Verhalen

Bestuur en rechtspraak Steden en staten Sittard

Een dorp wordt stad

'Ego Walleramus dominus de Monyoye et mater nostra, domina Elizabet …’ luidt de aanhef van de in het Latijn opgestelde oorkonde waarmee Walram heer van Monschau en zijn moeder Elisabeth in 1243 Sittard stadsrechten verleenden.
In de elfde eeuw waren rondom het Graetbos verschillende dorpen ontstaan, maar alleen Sittard ontwikkelde zich in de eeuwen daarna tot stad. Was dat toeval? 

 

Sittards stadszegel uit 1399 met stadspatroon Petrus, herkenbaar aan zijn sleutel. Hij rijst op achter een boog boven het Sittardse krulkruis, met op de uiteinden torentjes. De boog staat waarschijnlijk symbool voor de vestingwerken van de stad.

Een motte
Aan het einde van de elfde eeuw bouwde een lokale grondheer aan de oever van de Geleenbeek op een kunstmatig opgeworpen heuvel een versterkte woontoren. Van hieruit eigende hij zich op wettige en onwettige wijze, al dan niet met geweld, steeds meer grond, rechten en gezag (macht om te bevelen) toe. Langs de Oude Markt in Sittard is de verhoging van deze motte nog ten dele zichtbaar. Het pand op deze plek stond eeuwenlang bekend als  ‘Huis op den Berg’. Rond de motte met toren was een gracht gegraven van acht meter breed. Ernaast lag een voorburcht, ook met een gracht eromheen. Op de voorburcht stonden bijgebouwen, stallen en schuren. De bevolking uit de omgeving kon hier bij onraad een veilig heenkomen vinden. Op een steenworp afstand lag de kerk. 

Vrije impressie van Sittard rond het jaar 1100. Rechts de houten woontoren van de heer op een opgeworpen heuveltje (motte), omringd door een gracht. In het midden de voorburcht. Links de kleine nederzetting met een uit Maaskeien opgetrokken zaalkerkje, voorloper van de huidige Petruskerk.

OPDRACHT 1 =>
Tel in hoeveel regels van de records hieronder het woord "furthest" voorkomt en geef alleen dat aantal.

GEGEVEN RECORDS =>

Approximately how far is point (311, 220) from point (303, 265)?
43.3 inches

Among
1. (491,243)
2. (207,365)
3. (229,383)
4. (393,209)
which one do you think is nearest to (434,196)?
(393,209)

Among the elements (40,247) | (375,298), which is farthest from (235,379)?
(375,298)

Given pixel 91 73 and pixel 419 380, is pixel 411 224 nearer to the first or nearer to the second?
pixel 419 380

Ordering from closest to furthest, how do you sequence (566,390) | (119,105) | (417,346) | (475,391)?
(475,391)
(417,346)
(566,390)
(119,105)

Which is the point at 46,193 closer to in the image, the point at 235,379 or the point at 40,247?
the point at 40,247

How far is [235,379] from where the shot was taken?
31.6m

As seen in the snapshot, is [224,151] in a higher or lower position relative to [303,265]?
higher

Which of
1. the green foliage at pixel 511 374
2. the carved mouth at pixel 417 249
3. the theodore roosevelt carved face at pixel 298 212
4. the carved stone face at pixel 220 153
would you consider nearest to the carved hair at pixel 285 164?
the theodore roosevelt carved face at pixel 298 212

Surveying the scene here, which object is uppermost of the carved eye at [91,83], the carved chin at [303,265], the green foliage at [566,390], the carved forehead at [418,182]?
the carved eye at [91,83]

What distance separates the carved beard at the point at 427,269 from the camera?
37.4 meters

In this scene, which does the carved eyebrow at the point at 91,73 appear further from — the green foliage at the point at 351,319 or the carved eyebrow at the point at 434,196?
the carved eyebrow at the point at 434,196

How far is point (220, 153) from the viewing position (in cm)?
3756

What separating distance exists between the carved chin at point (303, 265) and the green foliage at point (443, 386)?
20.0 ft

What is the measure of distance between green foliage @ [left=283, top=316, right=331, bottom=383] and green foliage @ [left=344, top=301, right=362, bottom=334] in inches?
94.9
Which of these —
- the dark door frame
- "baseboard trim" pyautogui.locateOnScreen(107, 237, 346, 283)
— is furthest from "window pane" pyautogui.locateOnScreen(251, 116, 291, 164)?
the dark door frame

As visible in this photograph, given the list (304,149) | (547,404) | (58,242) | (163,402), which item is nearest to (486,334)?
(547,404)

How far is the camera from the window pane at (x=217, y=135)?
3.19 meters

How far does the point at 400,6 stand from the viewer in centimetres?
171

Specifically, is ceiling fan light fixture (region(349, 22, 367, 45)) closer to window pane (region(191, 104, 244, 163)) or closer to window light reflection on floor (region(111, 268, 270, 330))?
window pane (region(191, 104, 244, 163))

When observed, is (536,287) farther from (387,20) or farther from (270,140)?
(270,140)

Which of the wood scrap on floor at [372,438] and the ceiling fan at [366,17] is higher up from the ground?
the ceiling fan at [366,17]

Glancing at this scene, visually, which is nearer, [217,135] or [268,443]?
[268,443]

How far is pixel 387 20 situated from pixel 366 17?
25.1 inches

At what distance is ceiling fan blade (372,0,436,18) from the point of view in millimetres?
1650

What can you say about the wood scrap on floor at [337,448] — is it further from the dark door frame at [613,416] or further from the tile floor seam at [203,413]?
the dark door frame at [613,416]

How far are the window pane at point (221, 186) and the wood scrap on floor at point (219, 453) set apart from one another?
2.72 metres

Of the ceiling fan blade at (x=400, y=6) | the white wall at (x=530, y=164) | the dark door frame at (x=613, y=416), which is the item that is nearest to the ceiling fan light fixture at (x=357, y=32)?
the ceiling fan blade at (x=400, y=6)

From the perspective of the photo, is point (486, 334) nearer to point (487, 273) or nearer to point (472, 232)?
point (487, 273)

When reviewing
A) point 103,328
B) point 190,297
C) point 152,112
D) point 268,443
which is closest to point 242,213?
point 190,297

OPDRACHT 2 =>
Hoe breed was volgens de leestekst de gracht rond de motte met toren?

UITWERKING 1 =>
2

UITWERKING 2 =>
Acht meter.